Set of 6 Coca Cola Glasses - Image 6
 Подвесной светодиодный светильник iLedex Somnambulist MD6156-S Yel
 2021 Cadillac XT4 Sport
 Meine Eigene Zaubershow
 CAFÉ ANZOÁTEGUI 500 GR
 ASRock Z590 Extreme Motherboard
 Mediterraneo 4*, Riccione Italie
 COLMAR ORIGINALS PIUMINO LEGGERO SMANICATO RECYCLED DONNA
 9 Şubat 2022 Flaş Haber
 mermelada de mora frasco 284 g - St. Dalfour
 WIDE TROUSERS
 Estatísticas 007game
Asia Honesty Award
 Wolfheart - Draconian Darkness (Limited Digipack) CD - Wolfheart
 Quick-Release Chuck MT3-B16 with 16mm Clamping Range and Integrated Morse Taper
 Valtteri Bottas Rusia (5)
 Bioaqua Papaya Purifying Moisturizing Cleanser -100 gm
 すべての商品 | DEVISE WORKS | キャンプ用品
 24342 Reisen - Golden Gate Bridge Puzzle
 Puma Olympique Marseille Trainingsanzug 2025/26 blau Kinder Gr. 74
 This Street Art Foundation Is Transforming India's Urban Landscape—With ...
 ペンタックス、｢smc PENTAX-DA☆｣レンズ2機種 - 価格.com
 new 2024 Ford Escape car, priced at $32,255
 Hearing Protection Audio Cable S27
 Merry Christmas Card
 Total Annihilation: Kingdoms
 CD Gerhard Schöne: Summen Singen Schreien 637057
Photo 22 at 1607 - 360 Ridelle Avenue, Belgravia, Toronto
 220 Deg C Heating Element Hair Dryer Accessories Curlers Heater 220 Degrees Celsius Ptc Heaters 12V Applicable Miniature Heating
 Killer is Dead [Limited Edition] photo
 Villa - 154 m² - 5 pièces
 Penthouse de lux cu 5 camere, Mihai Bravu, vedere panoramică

What you have to do: Pull out each line above that contains the string "Limited". Treat uppercase and lowercase as different.

Answer to the exercise:
 Wolfheart - Draconian Darkness (Limited Digipack) CD - Wolfheart
 Killer is Dead [Limited Edition] photo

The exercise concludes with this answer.